Evangelho de meu tempo

A peregrinação da alma vazia levou-me ao abismo.
Irmãos, tenho vivido há tempo demais no deserto.
Irmãs, nunca antes na vida tive conceito mais certo.
Revelar-lhes-ei a Verdade de todos os nossos ismos.

Nunca cri, não creio e nem acreditarei no que há além.
Não pretendo dizer-lhes que senti Deus, Alá ou Buda.
Mas como eremita social e moral, minha visão é aguda
E mortal. Meus ouvidos escutam mais do que me convém.

Disseram-me os silêncios das Igrejas que Deus é amor,
mas antes de cada guerra, ouvi o clamor por Seu nome.
Onde estava o amor? Que fogo sagrado que lhe consome?
E dizem que Cristo se sacrificou com intuito redentor.

Não, irmãos, não! Não foi para vosso abandono alheio
que Cristo se sacrificou. Haverá de ter sido em vão?
Crucificar-me-iam assim que eu negasse ser cristão.
É crime negar-lhes; mas digam-me, o que é ter receio?

É gesto majestoso e sagrado ajoelhar-se por ter medo?
Se assim for, Deus vos benze através da bruta polícia,
dos cruéis assaltos e assassinatos, da oral malícia.
O medo nos aprisiona! Digam-me: é este o seu credo?

Mandaram-me amar meu vizinho, mas e se ele for gay?
Aí dirão que não posso. Por aqui é errado ser feliz;
porque sim, há um jeito apropriado para se ser feliz.
Mas e Deus não era amor? Ou sabe ele algo que não sei?

Não fomos, afinal, feitos à Sua imagem e semelhança?
Sendo assim, imagino que saibamos tanto quanto Ele
a menos que haja algum segredo que Ele não nos revele.
Sei de tudo isto, mas gostaria de negar esta herança.

Grito, mas sou sufocado em nome do silêncio que rege
o santuário. Se vos roubo com promessas, sou acolhido.
Mas caso diga que preciso de uma moeda, serei excluído.
É duro a vida do pobre herege cuja graça não se elege.

Apedrejar-me-ão tão logo tais versos forem lidos.
"Blasfêmia!", é o que gritarão aqueles que amam odiar.
É isto que nos tornamos quando escolhemos o altar
em troca daquela fé que pensávamos ter escolhido.

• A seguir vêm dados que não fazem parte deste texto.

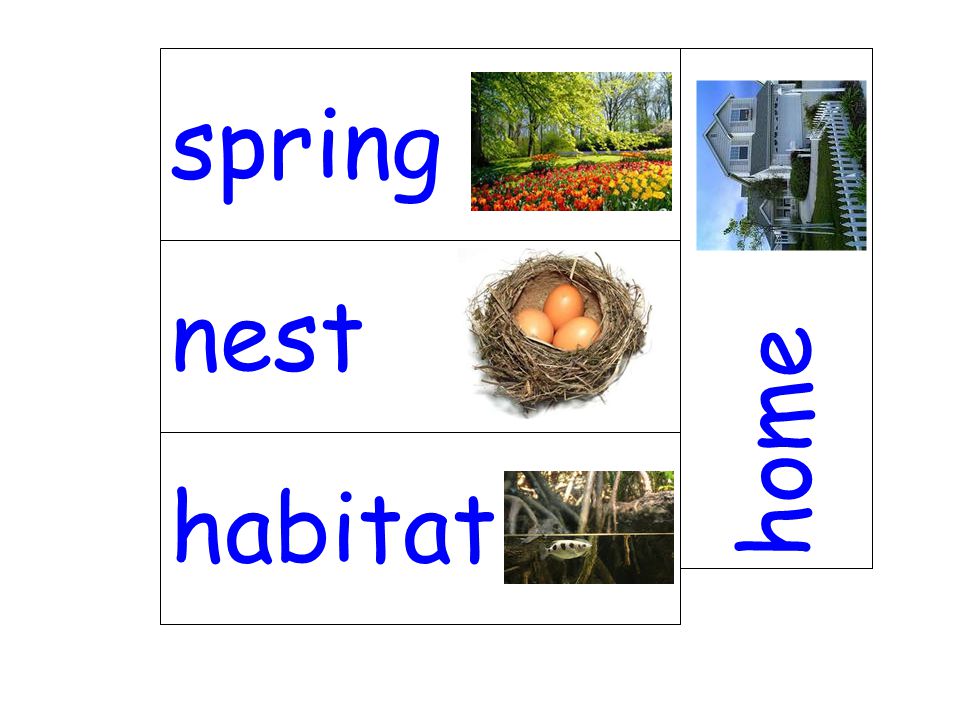 spring

nest

habitat

home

Meu desejo não é ofender, mesmo que isso vos ofenda.
Não! Anseio por um mundo melhor, onde todos coexistam.
Gostaria de fazer este sacrifício para que desistam
desta vida de injúrias, perjúrios e falsas oferendas.

Sacrifico estes meus versos em nome da humanidade.
Não deverás pagar dízimo; não deverás mais detestar.
Não discriminarás; não mentirás; deverás libertar
tua mente e teu mundo de toda mundana improbidade.

Não sei teu nome e tão pouco importa que saibas o meu.
Escuta minhas palavras: não confudas fé com religião.
Não confundas xenofobia e homofobia com a salvação.
O dever para com esse futuro é tanto meu quanto teu.